The available nvcc version is then:

[<netid>@login03 ~]$ nvcc --version

nvcc: NVIDIA (R) Cuda compiler driver
Copyright (c) 2005-2022 NVIDIA Corporation
Built on Tue_Mar__8_18:18:20_PST_2022
Cuda compilation tools, release 11.6, V11.6.124
Build cuda_11.6.r11.6/compiler.31057947_0

This has been checked on the gpu node. Do not use the cuda/11.3 module as it does not provide nvcc yet.
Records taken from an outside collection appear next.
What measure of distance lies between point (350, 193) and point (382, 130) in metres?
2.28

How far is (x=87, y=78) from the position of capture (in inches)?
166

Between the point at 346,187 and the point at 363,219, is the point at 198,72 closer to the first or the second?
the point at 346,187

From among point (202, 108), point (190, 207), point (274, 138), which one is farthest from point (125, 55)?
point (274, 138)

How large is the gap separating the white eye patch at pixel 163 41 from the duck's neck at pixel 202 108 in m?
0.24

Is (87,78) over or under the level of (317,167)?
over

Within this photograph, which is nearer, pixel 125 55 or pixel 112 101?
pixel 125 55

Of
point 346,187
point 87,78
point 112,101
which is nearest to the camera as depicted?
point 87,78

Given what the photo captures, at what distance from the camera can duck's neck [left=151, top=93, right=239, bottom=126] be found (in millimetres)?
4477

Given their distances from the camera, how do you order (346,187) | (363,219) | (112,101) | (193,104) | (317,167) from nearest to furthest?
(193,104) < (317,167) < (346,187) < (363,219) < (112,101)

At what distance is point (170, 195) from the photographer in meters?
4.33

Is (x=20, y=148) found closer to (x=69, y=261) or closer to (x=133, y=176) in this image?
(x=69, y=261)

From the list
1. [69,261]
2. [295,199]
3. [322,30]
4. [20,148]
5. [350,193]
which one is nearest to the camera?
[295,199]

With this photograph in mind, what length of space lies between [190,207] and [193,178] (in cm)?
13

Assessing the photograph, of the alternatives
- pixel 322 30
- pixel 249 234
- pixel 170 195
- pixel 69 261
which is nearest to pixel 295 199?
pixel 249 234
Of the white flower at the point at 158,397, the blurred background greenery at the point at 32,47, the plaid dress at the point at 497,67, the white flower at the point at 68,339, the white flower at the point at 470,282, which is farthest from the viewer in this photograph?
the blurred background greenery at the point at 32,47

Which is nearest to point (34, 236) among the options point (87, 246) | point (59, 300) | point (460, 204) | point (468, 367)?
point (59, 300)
2. Option 2: Load the nvhpc module:

module load 2022r2
module load nvhpc

This will make the nvcc available:

[<NetID>@login01 ~]$ nvcc --version

nvcc: NVIDIA (R) Cuda compiler driver
Copyright (c) 2005-2022 NVIDIA Corporation
Built on Thu_Feb_10_18:23:41_PST_2022
Cuda compilation tools, release 11.6, V11.6.112
Build cuda_11.6.r11.6/compiler.30978841_0

Using nvfortran

nvfortran is not a part of the standard CUDA module, and is only available in the nvhpc package. This package can be loaded as follows:

module load 2022r2
module load nvhpc

This will make the nvfortran available:

[<NetID>@login01 ~]$ nvfortran --version

nvfortran 22.3-0 64-bit target on x86-64 Linux -tp skylake-avx512
NVIDIA Compilers and Tools
Copyright (c) 2022, NVIDIA CORPORATION & AFFILIATES.  All rights reserved.
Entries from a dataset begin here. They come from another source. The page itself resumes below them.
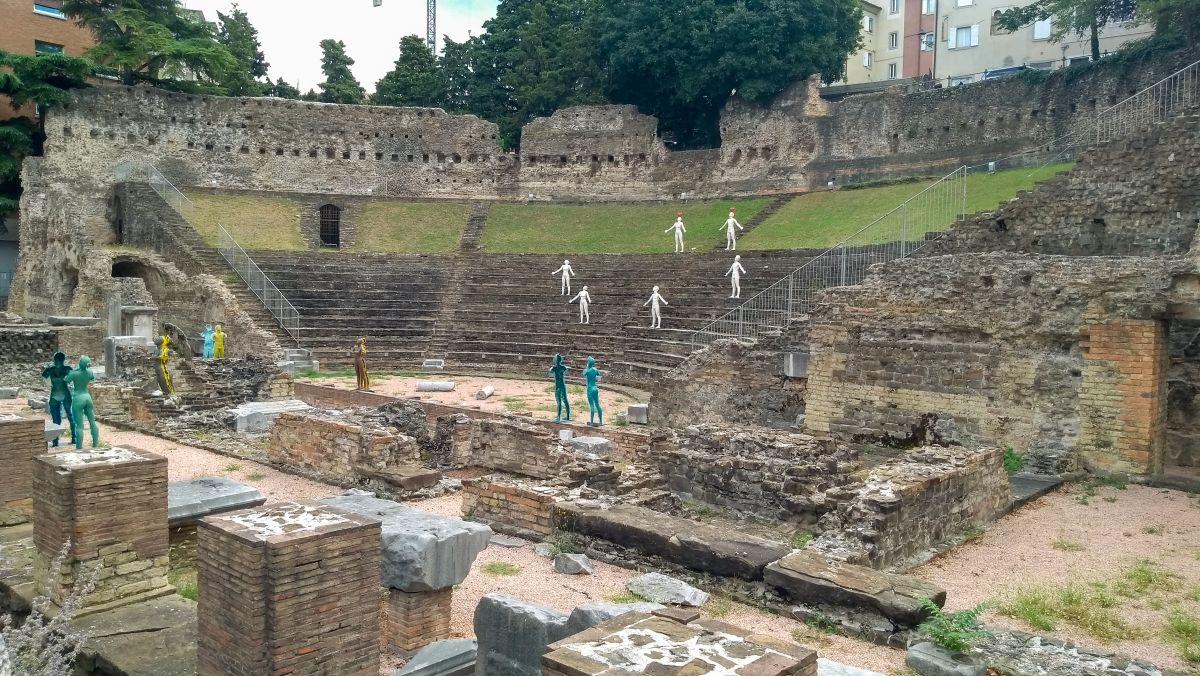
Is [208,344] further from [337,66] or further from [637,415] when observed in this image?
[337,66]

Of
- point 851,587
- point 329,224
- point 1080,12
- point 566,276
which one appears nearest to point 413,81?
point 329,224

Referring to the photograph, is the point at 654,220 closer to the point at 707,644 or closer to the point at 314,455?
the point at 314,455

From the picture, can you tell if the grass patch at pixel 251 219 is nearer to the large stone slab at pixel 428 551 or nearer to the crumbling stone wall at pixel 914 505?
the crumbling stone wall at pixel 914 505

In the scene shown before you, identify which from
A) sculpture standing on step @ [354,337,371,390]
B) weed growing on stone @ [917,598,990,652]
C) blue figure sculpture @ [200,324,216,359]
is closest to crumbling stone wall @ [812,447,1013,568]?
weed growing on stone @ [917,598,990,652]

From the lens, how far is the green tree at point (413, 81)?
150ft

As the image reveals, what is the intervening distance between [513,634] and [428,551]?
1071 mm

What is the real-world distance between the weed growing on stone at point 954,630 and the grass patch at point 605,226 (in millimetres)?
23672

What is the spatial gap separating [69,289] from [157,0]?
14304 mm

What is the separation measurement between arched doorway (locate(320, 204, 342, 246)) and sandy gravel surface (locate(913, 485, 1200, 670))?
105 ft

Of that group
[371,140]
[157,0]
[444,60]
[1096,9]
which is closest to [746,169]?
[1096,9]

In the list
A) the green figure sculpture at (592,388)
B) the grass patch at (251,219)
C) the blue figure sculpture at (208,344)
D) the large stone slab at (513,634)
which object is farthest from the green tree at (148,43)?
the large stone slab at (513,634)

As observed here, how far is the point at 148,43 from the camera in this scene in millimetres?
34062

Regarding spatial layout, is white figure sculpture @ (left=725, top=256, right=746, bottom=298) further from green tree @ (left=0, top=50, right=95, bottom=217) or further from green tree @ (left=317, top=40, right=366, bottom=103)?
green tree @ (left=317, top=40, right=366, bottom=103)

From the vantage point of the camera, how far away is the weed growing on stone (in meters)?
5.48
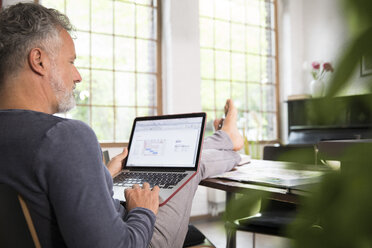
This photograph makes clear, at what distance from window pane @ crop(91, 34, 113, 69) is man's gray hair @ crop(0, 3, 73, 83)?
3.09 metres

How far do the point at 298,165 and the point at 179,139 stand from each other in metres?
1.14

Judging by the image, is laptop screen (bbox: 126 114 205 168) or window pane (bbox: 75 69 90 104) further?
window pane (bbox: 75 69 90 104)

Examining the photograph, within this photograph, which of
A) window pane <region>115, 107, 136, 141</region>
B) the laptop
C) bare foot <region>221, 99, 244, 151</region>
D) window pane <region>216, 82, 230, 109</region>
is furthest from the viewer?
window pane <region>216, 82, 230, 109</region>

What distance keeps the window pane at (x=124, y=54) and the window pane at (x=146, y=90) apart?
173mm

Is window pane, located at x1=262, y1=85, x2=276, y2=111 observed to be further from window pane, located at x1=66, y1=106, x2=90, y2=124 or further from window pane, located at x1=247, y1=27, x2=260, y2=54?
window pane, located at x1=66, y1=106, x2=90, y2=124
Using gpu cards on gpu-nodes

In slurm the use of gpu card(s) need to be specified as an argument of srun and sbatch with --gres=gpu (for one card) or --gres=gpu:2 (for two cards). A simple sbatch-script test_gpu.sh could look like this:

#!/bin/sh
#SBATCH --partition=gpu
#SBATCH --gres=gpu:2

module load 2022r2 cuda/11.6

srun test_gpu

The test_gpu.cu program could be something like this:

#include <stdio.h>

int main()
{
    int GPU_N;
    GPU_N = 0;
    cudaError_t err;
    err = cudaGetDeviceCount(&GPU_N);
    printf("error: %s; number of gpus: %i\n", cudaGetErrorString(err), GPU_N);
}

which can be compiled on the head-node with nvcc:

$ module load 2022r2 cuda/11.6
$ nvcc -o test_gpu test_gpu.cu

and tested with the sbatch-script via the head-node:

$ sbatch test_gpu.sh
$ cat slurm-<jobid>.out
error: no error; number of gpus: 2

Error messages and solutions

srun/MPI issues

Sometimes, the following MPI error might occur:

--------------------------------------------------------------------------
--------------------------------------------------------------------------
WARNING: There was an error initializing an OpenFabrics device.

  Local host:   gpu010
  Local device: mlx5_0
--------------------------------------------------------------------------
--------------------------------------------------------------------------
Primary job  terminated normally, but 1 process returned
a non-zero exit code. Per user-direction, the job has been aborted.
--------------------------------------------------------------------------
--------------------------------------------------------------------------
mpirun noticed that process rank 0 with PID 3409449 on node gpu010 exited on signal 4 (Illegal instruction).
--------------------------------------------------------------------------

This can be fixed by adding the following srun flag and resubmitting the job: srun --mpi=pmix.